Data Modeling is Iterative. It’s not Waterfall

Mar 7, 2014   //   by Karen Lopez   //   Blog, Data, Data Governance, Data Modeling, Database Design, DLBlog  //  7 Comments

Sure, data modeling is taught in many training classes as a linear process for building software.  It usually goes something like this:

  1. Build a Conceptual Data Model.
  2. Review that with users
  3. Build a Logical Data Model
  4. Review that with users
  5. Build a Physical Data Model
  6. Give it to the DBA
  7. GOTO step one on another project.

And most team members think it looks like this:


Training classes work this way because it’s a good way to learn notations, tools and methods.  But that’s not how data modeling works when the professionals do it on a real project.

Data modeling is an iterative effort. Those integrations can be sprints (typical for my projects) or have longer intervals. Sometimes the iterations exist just between efforts to complete the data models, prior to generating a database.  But it’s highly iterative, just like the software development part of the project. 

In reality, data modeling looks more like this:

Data Model Driven Development - Karen Lopez

This is Data Model-Driven Development.  The high-level steps work like:

  1. Discuss requirements.
  2. Develop data models (all of them, some of them, one of them).
  3. Generate Databases, XML schemas, file structures, whatever you might want to physically build. Or nothing physical, if that’s not what the team is ready for. 
  4. Refine
  5. Repeat.

These, again, are small intervals, not the waterfall steps of an entire project.  In fact, I might do this several times even in the same sprint. Not all modeling efforts lead to databases or physical implementations.  That’s okay.  We still follow an iterative approach.  And while the steps here look like the same waterfall list, they aren’t the same.

  • There isn’t really a first step.  For instance, I could start with an in-production database and move around the circle from there.
  • We could start with existing data models. In fact, that’s the ideal starting point in a well-managed data model-driven development shop.
  • The data models add value because they are kept in sync with what’s happening elsewhere – as a natural part of the process, not as a separate deliverable.
  • The modeling doesn’t stop.  We don’t do a logical model, then derive a physical model, throwing away the logical model.
  • Data  modelers are involved in the the project throughout its lifecycle, not just some arbitrary phase. 
  • Modeling responsibilities may be shared among more roles.  In a strong data model-driven process, it is easier for DBAs and BAs to be hands-on with the data models.  Sometimes even users.  Really.

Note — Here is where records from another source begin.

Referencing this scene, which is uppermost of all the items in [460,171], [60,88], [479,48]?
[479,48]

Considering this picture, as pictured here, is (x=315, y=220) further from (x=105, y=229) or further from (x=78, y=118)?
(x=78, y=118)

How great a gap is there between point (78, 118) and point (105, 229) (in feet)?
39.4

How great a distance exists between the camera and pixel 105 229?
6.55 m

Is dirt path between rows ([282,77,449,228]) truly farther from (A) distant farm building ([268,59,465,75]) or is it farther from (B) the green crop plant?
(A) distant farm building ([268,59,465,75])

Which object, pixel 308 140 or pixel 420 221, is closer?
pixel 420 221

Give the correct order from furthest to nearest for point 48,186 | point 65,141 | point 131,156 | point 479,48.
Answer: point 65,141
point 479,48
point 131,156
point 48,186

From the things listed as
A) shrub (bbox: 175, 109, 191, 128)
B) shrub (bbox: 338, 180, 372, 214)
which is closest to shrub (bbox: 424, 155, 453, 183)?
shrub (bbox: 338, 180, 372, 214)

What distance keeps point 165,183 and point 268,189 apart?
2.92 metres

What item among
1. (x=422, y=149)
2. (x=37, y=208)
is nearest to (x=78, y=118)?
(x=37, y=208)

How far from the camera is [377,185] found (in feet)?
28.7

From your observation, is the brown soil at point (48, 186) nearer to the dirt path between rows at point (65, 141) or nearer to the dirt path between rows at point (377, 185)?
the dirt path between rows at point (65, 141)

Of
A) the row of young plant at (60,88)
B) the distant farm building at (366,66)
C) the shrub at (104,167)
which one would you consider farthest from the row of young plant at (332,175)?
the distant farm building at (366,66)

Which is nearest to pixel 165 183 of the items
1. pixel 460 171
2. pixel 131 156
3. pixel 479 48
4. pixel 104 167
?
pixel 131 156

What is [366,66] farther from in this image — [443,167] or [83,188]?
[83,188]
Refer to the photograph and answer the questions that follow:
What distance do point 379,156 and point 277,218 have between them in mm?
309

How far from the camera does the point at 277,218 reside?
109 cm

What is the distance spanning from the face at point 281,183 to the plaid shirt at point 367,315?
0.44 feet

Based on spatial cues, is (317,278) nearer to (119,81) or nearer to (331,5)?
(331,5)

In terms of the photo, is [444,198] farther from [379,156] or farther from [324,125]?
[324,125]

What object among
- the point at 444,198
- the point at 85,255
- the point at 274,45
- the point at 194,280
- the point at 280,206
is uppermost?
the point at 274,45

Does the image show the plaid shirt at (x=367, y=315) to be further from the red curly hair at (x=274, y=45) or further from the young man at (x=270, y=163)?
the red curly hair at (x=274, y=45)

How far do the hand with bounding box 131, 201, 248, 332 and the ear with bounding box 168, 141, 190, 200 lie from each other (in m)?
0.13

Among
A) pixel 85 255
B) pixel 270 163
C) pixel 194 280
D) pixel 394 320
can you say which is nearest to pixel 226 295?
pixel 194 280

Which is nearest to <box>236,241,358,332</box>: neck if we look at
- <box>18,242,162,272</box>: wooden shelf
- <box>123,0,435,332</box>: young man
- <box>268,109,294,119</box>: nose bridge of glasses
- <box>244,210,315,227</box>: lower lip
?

By the way, this iterative modeling approach isn’t unique to data models.  All the models we might work on for a project should follow this project.  Class diagrams, sequence diagrams, use cases, flow charts, etc. should all follow this process to deliver the value that has been invested in them.  That’s what Agile means in “the right amount of [modeling] documentation”. Data model driven development means that models are “alive”.  

If you are a modeler and re-enforcing the wrong perceptions of needing a waterfall-like approach to data modeling, you are doing it wrong.  You might be causing more pain for yourself than anyone else on your project.

Data Models aren’t just documentation checklist items.  They model the reality of the living, breathing systems at all points in its life.  They deliver value because they are accurate, not because they are “done”.


  • I like the diagram very much! It’s pretty naive to think that IT development is waterfall.Even when it was supposed to be, it wasn’t. This has many reasons. It is mostly because IT development is in discovery mode at most times. Requirements are uncovered and addressed by developers at all times in the project life-cycle. Data modelers need to embrace this iterative approach. Keeping in sync and current is a top priority for our models to have value and not just be a picture hanging on a cubicle wall.
    Tom Bilcze recently posted..The 5 W’s and the conceptual data modelMy Profile

    • Thanks, Tom. I agree. When I come on to a project, I have to clear this up, sometimes even with the modelers. I want to blog some more about what this means for the modeler in their day-to-day jobs.
      Karen Lopez recently posted..Rob Ford’s Achilles Data ManagementMy Profile

  • How do you see in real life the work flow for Data Model development for a Data Warehouse data model go when it has to be done at the same time as the source system data model(various scenarios, changes to existing or a brand new data model). We have tried approaches where we were a month or two behind source, so that their design is stable and we have some data(from their QA) to increase our understanding of source data models. But the timelines did not work for our business users needs who needed reports when source system changes were launched into production. We now follow with source systems and that causes so much re-work in the Data Warehouse model design and frustrates everyone. Plus the risk of assumptions about source data models not turning out true because source developers did not understand the source Data Modelers design intent.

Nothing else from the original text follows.